MATERIAL FOR THIS TASK: Begin

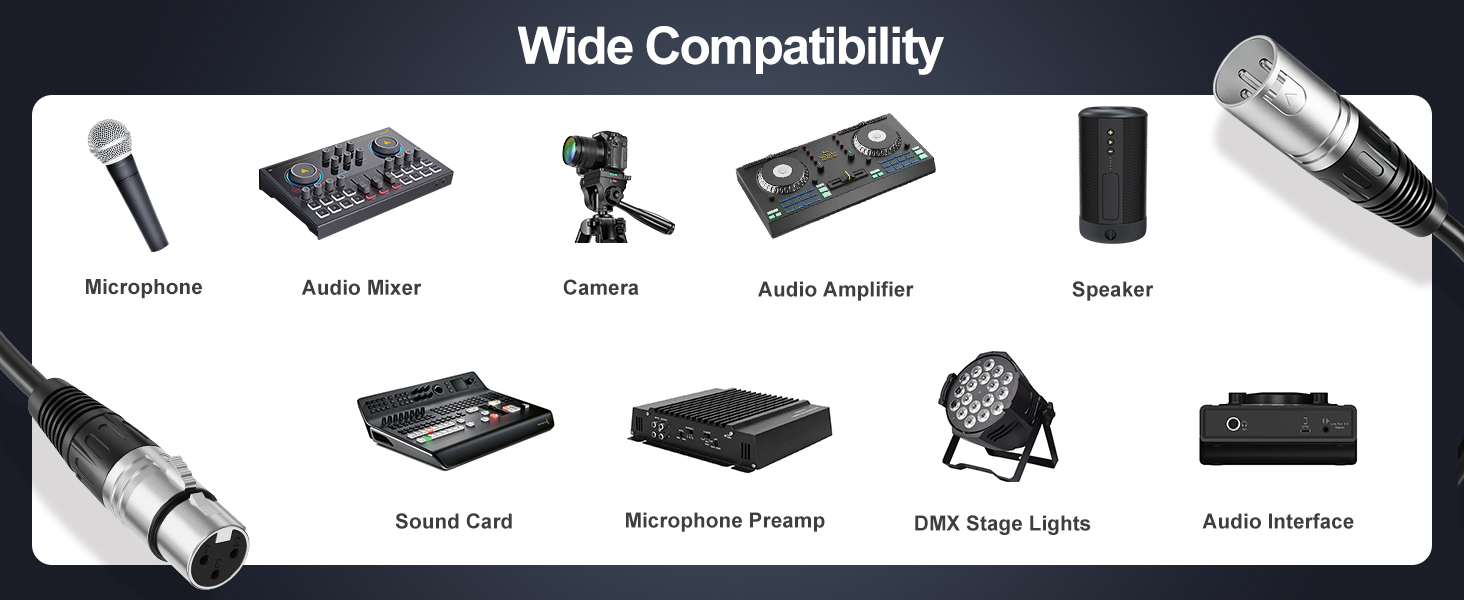 Wide Compatibility

Microphone

Audio Mixer

Camera

Audio Amplifier

Speaker

Sound Card

Microphone Preamp

DMX Stage Lights

Audio Interface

MATERIAL FOR THIS TASK: End

All lines in the entries above that hold the word "Audio" need to be copied.

_PROBLEM SOLUTION:_
Audio Mixer
Audio Amplifier
Audio Interface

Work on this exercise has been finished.